FullSizeRenderHideki Noda est dramaturge, acteur et metteur en scène, et directeur artistique du Tokyo Metropolitan Theatre depuis 2009,  qui occupe une place très importante à Tokyo. Il a subi une rénovation complète en 2012, comme le Théâtre national de Chaillot où ont aussi  lieu en ce moment  de grands  travaux.  Egg, que Hideki Noda y met en scène, a été présentée de nouveau au public japonais,  il y a quelques jours.

 - Vous avez donné les représentations de THE BEE au Théâtre national de Chaillot, l’année dernière, et le public français a découvert votre travail.Vous deviez être heureux de son enthousiasme; pensiez-vous avoir un tel accueil ?

  •  - Étonné, au-delà de mes prévisions! Je pensais, comme d’autres personnes, que le public français serait un peu froid. Je l’ai découvert d’emblée concentré et, du coup, je me suis senti tout de suite à l’aise sur scène.

 - Vous êtes célèbre au Japon et dans le monde théâtral anglo-saxon. Quels sont vos références théâtrales, vos souvenirs artistiques de théâtre ou de danse , en particulier en Europe ?

-À 16 ans, j’ai découvert Peter Brook avec Le Songe d’une nuit d’été. Cela m’a enthousiasmé. Plus tard,  j’ai vécu à Londres  où j’ai découvert le Théâtre de Complicité de Simon Mac Burney, et aussi le travail de Lilo Baur, tous deux anciens élèves de l’École Jacques Lecoq, œuvrant avec  le même état d’esprit et  la même approche du corps. J’ai d’ailleurs rencontré Jacques Lecoq quand il était en 1994-1995 au Japon.

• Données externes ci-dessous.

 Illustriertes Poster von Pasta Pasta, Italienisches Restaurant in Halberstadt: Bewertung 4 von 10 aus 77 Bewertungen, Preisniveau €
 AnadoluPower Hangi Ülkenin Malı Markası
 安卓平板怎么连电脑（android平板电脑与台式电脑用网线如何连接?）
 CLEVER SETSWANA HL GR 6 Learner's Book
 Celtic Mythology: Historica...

 -  Vous allez revenir, en mars de cette année, dans la grande salle Jean Vilar du Théâtre de Chaillot avec Egg, pour  six représentations.

 - Le spectacle sera joué en japonais sur-titré en français par trente acteurs de notre pays. Egg est un sport imaginaire qui consiste à jouer avec des œufs. Je suis né au XX ème siècle et, pour moi, ce siècle a été marqué par deux entités : le sport, étroitement lié aux différents nationalismes politiques  et la chanson populaire, elle, liée au marketing de masse.
Ces deux choses font toujours bouger les peuples. Je veux expliquer le présent et le futur (les Jeux Olympiques auront lieu en 2020 à Tokyo), à travers le passé : ceux de Tokyo de 1964, et ceux de 1940 qui n’avaient pas eu lieu, à cause de la seconde guerre mondiale. C’est un spectacle qui remonte le temps, avec une scénographie simple: dix vestiaires et un rideau de scène, mais  les costumes de Kozue Hibino seront eux très signifiants.

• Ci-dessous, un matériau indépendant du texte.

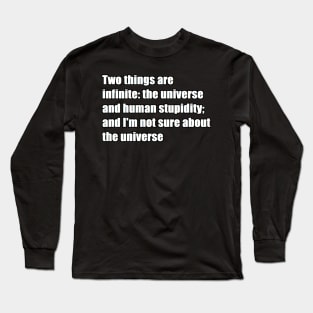 two things are infinite: the universe and human stupidity; and i'm not sure about the universe Long Sleeve T-Shirt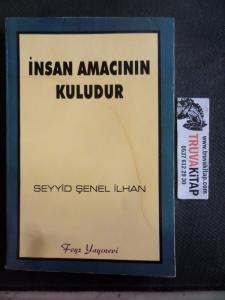 İnsan Amacının Kuludur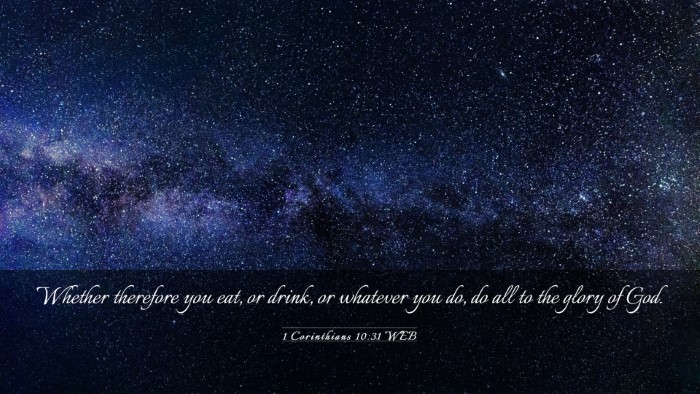 Picture 03 - 1 Corinthians 10:31 WEB Desktop Wallpaper - Whether therefore you eat, or drink, or whatever - Desktop Bible Verse Wallpaper
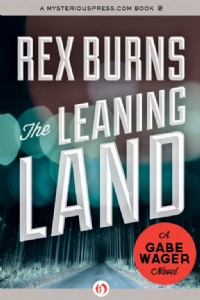 The Leaning Land by Rex Burns The Leaning Land by Rex Burns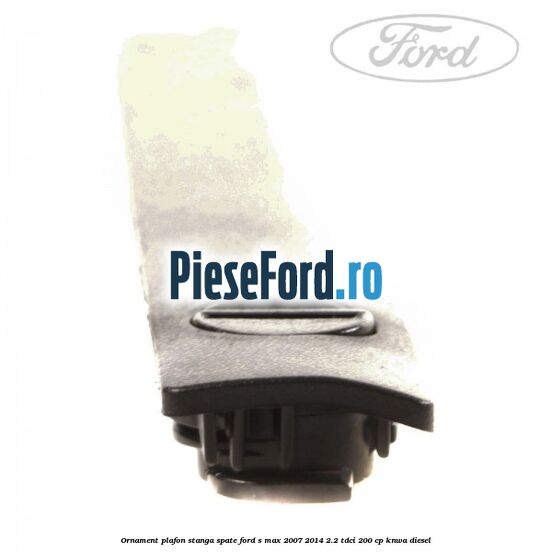 Ornament plafon stanga spate Ford S-Max 2007-2014 2.2 TDCi 200 cp KNWA diesel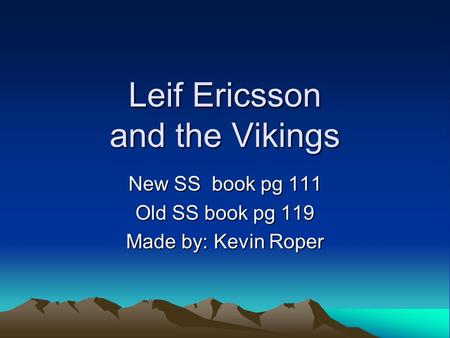 Leif Ericsson and the Vikings New SS book pg 111 Old SS book pg 119 Made by: Kevin Roper.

- En cela,  vous rejoignez Jean Vilar qui, sur le grand  plateau de Chaillot,  qui, nommé directeur du Théâtre National de Chaillot, associait pour ses créations, scénographie épurée et riche travail de costumes, en particulier,  ceux de Léon Guischia.

- Oui, mais je voudrais dire que la musique est aussi, bien sûr, très importante; elle a été composée par Shiina Ringo, une pop-star au Japon. Une comédienne jouera d’ailleurs le rôle d’une pop-star imaginaire dans ce spectacle.

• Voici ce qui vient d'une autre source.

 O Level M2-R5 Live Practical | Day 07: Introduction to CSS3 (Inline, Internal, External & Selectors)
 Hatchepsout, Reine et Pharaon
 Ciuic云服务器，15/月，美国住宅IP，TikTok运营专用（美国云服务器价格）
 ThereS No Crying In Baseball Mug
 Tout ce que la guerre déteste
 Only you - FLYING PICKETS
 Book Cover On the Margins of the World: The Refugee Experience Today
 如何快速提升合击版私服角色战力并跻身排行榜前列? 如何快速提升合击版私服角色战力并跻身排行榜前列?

 - Vous avez  collaboré avec des équipes anglaises, comme avec celle le Soho Theatre de Londres. Avez-vous envie de  le faire aussi avec des metteurs en scène et directeurs français ?

- Dans notre métier du théâtre, je pense que les rencontres, même fortuites, sont importantes. Rencontrer Didier Deschamps a été un heureux hasard. Quand il est venu voir Egg à Tokyo, nous nous sommes rendus compte que nous avions une communauté d’esprit. Il attache, bien sûr, une grande importance à la notion de corps sur scène, comme moi. C’est pourquoi, je suis ici, et d’autres collaborations peuvent être envisagées dans l’avenir…

 

Jean Couturier

 

Egg sera présenté au Théâtre National de Chaillot du 3 au 8 mars.